Nunca tivemos uma democracia plena no país. Continuamos a ser um dos países com pior distribuiçãoslottica72renda do mundo. Temos uma estruturaslottica72Estado patrimonialista, que funciona como Robin Hood ao contrário, tirando dinheiro dos pobres e da classe média pelo sistema tributário e repassando aos ricos pelos juros da dívida pública.

Não há democracia com o extermínio dos indígenas, com a polícia exterminando a juventude negra todos os dias nas periferias. Outros países da América Latina já trataram temas como o direito ao aborto, os direitos civis da população LGBT. Nós estamos muito atrasados.

slottica72 BBC Brasil - O que propõe para superar a crise econômica?

slottica72 Boulos - Não há mais espaço para uma políticaslottica72ganha-ganha,slottica72conciliação, feita pelo PT nos 13 anosslottica72governo.

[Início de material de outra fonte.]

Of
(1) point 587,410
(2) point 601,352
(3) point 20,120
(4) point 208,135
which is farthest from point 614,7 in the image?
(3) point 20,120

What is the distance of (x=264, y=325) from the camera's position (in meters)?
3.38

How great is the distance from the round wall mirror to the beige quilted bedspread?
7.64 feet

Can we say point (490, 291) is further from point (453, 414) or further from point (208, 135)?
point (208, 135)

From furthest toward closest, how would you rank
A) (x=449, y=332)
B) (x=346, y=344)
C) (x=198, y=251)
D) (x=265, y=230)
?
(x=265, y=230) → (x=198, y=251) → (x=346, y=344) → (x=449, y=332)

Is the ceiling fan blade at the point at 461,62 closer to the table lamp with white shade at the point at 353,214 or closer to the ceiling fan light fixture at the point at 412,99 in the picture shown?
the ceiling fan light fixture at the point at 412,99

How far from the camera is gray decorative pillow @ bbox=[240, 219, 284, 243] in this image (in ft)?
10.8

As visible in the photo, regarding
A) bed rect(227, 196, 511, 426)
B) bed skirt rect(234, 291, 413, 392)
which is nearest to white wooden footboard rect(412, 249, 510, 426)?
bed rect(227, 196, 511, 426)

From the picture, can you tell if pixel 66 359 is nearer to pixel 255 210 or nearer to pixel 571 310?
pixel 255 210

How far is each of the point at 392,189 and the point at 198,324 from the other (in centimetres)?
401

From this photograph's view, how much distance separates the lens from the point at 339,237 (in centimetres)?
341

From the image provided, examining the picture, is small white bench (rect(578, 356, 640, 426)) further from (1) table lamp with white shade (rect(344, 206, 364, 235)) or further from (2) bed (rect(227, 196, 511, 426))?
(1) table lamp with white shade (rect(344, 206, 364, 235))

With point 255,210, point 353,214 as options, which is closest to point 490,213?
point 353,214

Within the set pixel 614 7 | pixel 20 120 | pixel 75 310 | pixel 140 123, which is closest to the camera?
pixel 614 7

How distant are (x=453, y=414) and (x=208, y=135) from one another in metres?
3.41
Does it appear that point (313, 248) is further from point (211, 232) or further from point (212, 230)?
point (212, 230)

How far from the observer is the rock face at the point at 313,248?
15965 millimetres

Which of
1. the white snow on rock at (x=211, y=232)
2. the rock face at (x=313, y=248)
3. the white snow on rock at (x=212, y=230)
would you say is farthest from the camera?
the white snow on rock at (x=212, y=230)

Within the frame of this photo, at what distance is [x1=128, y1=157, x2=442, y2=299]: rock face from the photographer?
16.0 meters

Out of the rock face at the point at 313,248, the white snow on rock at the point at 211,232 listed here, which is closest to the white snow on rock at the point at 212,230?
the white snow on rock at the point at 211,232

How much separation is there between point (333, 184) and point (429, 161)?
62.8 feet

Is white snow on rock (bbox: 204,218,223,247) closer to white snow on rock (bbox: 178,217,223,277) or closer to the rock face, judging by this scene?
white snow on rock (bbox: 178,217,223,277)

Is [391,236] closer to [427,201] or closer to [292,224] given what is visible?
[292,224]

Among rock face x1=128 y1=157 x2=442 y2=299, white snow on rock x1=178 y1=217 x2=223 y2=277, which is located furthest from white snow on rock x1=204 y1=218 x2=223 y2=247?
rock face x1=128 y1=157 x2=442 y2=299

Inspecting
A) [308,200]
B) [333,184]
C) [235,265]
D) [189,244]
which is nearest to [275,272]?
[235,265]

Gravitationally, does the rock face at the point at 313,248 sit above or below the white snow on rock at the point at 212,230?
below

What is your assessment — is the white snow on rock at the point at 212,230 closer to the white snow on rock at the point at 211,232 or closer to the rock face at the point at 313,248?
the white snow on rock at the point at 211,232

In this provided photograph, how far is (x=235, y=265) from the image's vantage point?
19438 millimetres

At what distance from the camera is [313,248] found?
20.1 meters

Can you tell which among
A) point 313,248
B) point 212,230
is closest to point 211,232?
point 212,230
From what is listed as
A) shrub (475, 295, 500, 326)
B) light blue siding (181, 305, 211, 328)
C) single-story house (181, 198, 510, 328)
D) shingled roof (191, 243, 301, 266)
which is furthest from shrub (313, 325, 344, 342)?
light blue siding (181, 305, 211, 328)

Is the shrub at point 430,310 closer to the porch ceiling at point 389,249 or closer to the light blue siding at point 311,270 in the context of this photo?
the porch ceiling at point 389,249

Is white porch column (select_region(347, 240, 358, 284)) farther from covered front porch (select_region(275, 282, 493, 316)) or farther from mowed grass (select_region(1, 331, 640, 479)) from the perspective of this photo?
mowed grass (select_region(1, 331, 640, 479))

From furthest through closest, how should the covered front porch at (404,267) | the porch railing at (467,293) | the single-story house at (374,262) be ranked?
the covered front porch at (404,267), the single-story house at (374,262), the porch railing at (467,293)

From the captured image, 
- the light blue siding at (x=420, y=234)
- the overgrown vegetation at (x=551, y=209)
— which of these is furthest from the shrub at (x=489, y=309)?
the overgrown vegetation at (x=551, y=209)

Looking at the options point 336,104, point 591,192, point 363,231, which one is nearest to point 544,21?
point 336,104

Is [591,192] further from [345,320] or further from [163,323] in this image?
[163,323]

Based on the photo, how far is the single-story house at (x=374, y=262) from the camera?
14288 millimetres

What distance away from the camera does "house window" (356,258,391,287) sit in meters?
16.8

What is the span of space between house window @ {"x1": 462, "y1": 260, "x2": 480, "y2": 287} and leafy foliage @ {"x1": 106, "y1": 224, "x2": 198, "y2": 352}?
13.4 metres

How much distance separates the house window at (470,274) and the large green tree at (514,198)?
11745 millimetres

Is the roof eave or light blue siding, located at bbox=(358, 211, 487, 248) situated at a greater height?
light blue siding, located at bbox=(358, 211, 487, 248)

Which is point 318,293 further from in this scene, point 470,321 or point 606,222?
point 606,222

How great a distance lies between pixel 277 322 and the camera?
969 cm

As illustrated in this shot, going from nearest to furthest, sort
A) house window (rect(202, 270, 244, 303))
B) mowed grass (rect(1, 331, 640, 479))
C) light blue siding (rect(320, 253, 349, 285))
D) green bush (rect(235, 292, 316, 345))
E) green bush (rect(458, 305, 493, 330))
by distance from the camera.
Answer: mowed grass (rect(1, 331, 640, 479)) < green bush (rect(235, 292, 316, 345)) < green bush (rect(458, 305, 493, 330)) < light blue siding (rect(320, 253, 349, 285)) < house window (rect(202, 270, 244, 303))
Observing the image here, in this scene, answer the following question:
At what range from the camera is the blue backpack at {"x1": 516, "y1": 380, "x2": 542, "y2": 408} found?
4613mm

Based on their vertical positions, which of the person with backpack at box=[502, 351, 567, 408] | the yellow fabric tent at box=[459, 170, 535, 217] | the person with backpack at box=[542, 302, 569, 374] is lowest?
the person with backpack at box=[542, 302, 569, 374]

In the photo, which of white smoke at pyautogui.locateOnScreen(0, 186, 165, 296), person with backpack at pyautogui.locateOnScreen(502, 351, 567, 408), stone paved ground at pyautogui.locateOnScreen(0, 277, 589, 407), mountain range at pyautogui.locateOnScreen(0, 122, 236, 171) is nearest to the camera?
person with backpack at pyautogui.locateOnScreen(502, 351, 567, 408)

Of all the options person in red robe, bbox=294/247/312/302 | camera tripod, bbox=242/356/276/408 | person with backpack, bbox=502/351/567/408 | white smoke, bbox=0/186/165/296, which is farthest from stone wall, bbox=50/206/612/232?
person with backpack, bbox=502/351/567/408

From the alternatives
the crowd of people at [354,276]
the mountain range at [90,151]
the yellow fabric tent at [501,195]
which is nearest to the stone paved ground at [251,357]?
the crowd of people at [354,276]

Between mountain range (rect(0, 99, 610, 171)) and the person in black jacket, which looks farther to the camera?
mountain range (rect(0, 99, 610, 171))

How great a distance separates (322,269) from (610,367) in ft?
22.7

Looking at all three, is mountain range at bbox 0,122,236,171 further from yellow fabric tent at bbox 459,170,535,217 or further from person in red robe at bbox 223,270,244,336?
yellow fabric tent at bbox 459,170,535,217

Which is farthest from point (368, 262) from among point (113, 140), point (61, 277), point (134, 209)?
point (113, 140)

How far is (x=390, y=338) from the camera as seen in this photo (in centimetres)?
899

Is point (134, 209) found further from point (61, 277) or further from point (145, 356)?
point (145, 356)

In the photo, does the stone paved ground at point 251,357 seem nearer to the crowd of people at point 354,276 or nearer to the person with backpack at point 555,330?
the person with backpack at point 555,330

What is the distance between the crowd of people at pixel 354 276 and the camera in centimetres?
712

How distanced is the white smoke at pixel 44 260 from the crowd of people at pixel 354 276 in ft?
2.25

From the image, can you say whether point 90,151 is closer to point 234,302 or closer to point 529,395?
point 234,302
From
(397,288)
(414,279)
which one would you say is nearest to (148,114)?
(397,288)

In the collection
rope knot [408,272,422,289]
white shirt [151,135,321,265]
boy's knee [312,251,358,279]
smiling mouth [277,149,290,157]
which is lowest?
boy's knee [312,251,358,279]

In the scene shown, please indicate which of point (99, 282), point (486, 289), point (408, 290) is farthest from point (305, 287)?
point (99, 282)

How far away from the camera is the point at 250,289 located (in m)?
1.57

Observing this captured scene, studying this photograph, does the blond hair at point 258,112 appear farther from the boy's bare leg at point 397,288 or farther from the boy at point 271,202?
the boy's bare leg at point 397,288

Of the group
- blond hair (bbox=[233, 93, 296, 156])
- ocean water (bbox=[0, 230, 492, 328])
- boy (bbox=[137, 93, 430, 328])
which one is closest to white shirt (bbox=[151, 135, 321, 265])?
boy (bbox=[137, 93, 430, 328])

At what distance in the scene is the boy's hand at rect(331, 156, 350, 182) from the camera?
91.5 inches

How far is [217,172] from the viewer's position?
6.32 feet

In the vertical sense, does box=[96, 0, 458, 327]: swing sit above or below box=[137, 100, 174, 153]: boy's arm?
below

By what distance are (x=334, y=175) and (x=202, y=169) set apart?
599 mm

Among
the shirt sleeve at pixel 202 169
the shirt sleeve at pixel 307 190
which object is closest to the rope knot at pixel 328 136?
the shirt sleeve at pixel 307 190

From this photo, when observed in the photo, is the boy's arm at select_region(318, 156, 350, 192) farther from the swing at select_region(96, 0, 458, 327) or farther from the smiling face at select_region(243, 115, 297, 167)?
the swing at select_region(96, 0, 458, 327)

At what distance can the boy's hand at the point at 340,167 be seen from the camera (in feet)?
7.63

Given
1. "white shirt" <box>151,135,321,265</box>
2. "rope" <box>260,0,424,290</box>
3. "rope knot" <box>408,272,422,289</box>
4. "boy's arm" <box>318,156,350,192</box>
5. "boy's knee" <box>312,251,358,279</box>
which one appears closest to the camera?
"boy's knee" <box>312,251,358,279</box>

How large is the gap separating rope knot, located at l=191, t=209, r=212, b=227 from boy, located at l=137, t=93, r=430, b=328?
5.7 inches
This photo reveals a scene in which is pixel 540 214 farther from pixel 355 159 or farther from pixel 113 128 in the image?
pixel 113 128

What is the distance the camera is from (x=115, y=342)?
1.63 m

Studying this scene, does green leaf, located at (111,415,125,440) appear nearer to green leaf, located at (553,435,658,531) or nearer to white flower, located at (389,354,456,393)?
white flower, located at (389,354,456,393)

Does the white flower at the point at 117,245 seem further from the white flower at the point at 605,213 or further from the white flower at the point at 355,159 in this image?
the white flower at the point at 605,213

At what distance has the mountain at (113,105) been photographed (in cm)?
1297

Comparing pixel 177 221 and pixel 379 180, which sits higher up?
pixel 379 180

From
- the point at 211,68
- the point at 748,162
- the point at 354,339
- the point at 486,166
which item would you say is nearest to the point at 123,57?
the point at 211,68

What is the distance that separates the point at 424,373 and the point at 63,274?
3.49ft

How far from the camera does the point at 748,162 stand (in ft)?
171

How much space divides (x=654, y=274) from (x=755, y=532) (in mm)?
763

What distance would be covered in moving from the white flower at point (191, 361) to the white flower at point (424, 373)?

Isso só foi possível porque havia gordura do crescimento econômico, baseado nas commodities e no crescimento da China, mas também numa política acertadaslottica72valorização do salário mínimo e do crédito popular. Mas se fez política social com manejo orçamentário.

Numa situação internacionalslottica72reduçãoslottica72demanda, isso não é mais possível. Agora é ganha-perde. Na alternativa aplicada hoje, ganha o andarslottica72cima, perdem os trabalhadores.

Na outra, ganha a maioria da população e retira-se do 1% privilegiado. Isso significa uma reforma tributária profunda. Tem que taxar grandes fortunas, retomar taxaçãoslottica72lucros e dividendos que o FHC encerrou nos anos 1990, aumentar a taxaçãoslottica72lucros dos bancos.

Isso também passa por assumir dívidas históricas, como a reforma agrária, a reforma urbana, enfrentar oligopólios no ramo das comunicações, democratizando-as.

A última vez que se falouslottica72reformasslottica72base foi no Comício da Central do Brasil,slottica721964. O presidente João Goulart levou o golpe 15 dias depois, para você ter uma ideiaslottica72como é a Casa Grande. Esse tema precisa ser retomado.

A esquerda brasileira não pode ter medoslottica72mexer nessa ferida, porque, sem isso, vamos permanecer como a sociedade do 1%.